Identification of prognostic biomarkers and development of a prediction model for prostate cancer

Dake Chen¹Wu Chen¹Ruxian Ye¹Linjin Li¹Feilong Miao¹Xianghui Kong¹Weiqiang Ning¹Jiajing Yi²Qiuli Chen²Peter Wang^2*Bowei Yin^1*

• ¹Wenzhou People's Hospital, Wenzhou, China
• ²Beijing Zhongwei Research Center, Beijing, China

Background: Prostate cancer (PCa) is biologically heterogeneous, and its molecular underpinnings remain incompletely define. In this study, we sought to identify genes shared between PCa cells and stem-like subpopulations and to develop a prognostic model.
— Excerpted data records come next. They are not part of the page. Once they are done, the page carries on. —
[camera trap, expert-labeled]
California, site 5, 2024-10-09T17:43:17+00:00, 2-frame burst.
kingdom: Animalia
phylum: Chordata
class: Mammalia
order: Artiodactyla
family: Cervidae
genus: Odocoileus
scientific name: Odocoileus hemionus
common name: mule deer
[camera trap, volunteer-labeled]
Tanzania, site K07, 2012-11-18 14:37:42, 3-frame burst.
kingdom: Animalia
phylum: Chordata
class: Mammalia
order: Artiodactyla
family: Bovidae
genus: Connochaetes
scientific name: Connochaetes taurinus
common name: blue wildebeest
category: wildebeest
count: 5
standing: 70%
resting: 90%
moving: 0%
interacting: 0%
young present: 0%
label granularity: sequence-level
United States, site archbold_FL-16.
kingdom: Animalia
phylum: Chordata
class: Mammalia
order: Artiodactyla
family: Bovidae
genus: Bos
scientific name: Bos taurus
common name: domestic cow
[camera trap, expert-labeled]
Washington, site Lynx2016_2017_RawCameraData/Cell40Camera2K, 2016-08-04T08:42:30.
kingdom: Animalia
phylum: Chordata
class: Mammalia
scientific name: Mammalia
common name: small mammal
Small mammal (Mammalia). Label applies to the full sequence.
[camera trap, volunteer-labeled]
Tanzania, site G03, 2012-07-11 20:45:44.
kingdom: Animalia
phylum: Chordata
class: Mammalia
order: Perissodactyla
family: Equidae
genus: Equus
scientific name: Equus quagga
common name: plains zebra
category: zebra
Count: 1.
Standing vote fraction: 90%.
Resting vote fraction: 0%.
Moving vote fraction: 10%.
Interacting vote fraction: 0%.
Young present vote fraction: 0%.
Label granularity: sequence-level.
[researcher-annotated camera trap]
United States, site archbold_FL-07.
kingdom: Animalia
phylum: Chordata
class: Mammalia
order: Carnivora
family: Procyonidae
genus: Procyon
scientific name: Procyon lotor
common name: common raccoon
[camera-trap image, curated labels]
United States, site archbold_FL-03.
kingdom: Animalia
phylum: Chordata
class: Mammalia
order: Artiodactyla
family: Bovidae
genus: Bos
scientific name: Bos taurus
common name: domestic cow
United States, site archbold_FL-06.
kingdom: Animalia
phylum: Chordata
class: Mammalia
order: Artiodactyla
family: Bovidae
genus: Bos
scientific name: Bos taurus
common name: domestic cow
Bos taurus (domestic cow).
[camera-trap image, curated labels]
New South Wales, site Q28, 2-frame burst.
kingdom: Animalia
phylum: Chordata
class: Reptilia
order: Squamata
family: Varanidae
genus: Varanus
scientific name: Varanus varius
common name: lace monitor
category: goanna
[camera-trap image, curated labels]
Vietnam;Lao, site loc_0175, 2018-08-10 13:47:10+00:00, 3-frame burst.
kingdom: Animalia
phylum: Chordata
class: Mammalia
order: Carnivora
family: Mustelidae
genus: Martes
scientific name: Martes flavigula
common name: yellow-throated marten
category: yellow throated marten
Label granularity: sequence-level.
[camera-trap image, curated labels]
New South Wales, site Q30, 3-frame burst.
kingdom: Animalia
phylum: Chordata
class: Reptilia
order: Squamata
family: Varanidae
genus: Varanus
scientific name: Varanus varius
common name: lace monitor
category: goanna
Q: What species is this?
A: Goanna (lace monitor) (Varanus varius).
Methods: RNA sequencing was performed on PC3 cells and side population stemlike cells (SPC). Primary prostate tumor data were obtained from GSE172301, and The Cancer Genome Atlas (TCGA) provided transcriptomes with clinical annotations. Differential expression, immune microenvironment and infiltration analyses were conducted. Single-cell spatiotemporal transcriptomics data were analyzed using Seurat and spatialLibs. To delineate the role of PLXNA4 in PCa cells, we performed CCK-8 viability assays, EdU incorporation assays, Annexin V–FITC/PI flow cytometry for apoptosis, and Matrigel-coated Transwell invasion assays. Results: We identified 562 upregulated and 671 downregulated genes in SPC. A total of nine genes emerged, including CPNE6, RASL10B, GCNT4, STAC2, RBPMS2, PADI3, PLXNA4, S100A14, and MMP9, as potential targets using the support vector machine (SVM) and LASSO methods, with MMP9 highly expressed in tumor cells. A three-gene prognostic signature (RASL10B, RBPMS2, ANGPTL3) stratified patients into risk groups. The high-risk group showed enrichment of Gene Ontology terms related to immune activation, antigen receptor signaling, and B-cell–mediated immunity. We also cataloged seven ubiquitin-related markers and putative ubiquitination sites. Functionally, PLXNA4 depletion reduced cell viability and proliferation, increased apoptosis, and suppressed invasion in PCa cells. Conclusions: We identified nine target genes and propose a three-gene prognostic model for outcome prediction in PCa. Our findings suggest that targeting PLXNA4 may offer new therapeutic opportunities for the treatment of PCa, including immunotherapy.